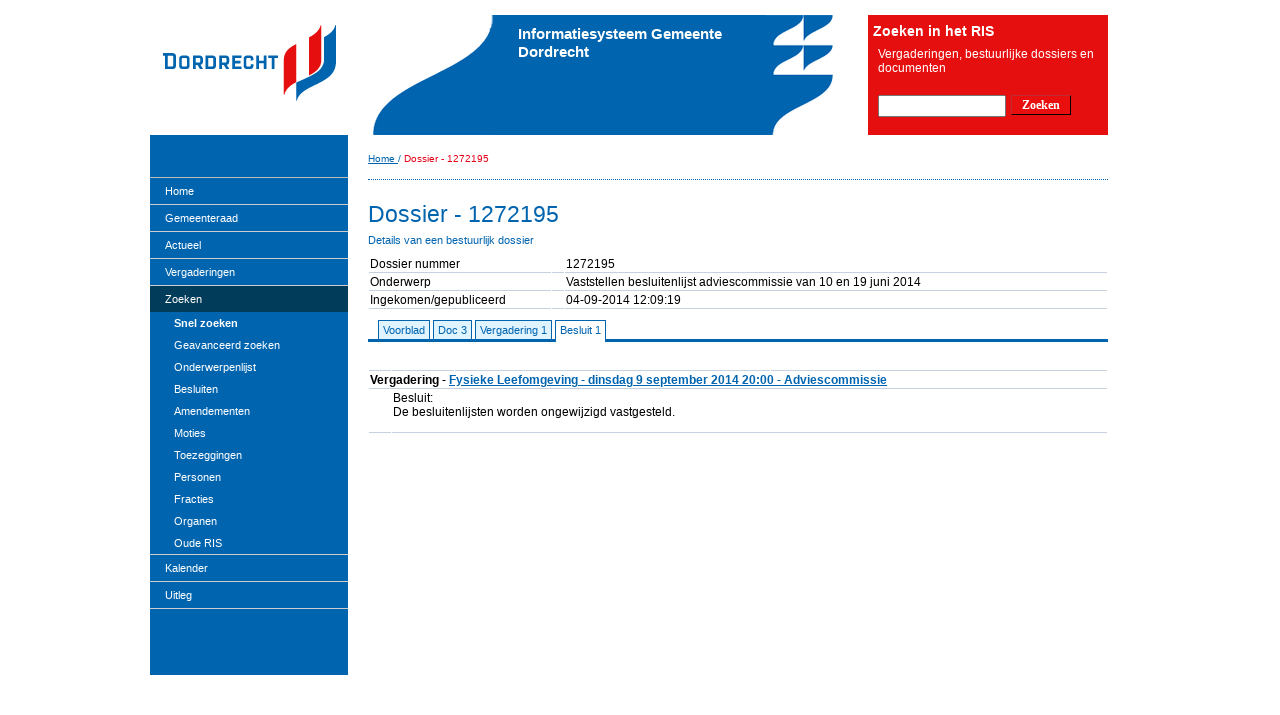

--- FILE ---
content_type: text/css; charset=UTF-8
request_url: https://www.dordrecht.nl/pls/idad/mozEgemLayout?F_DOCNAAM=waxtrap-subsite-ris_gdd.css
body_size: 163
content:
#banner{
  float:right;
  width: 782px;
  height: 135px;
  background-image: url(mozEgemLayout?F_DOCNAAM=banner_RIS_GDD);
  background-repeat: no-repeat;
}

## EXERCISE OBJECTIVE
Wherever the string "background" shows up in the material, copy the line that holds it.

## ANSWER TO THIS EXERCISE
  background-image: url(mozEgemLayout?F_DOCNAAM=banner_RIS_GDD);
  background-repeat: no-repeat;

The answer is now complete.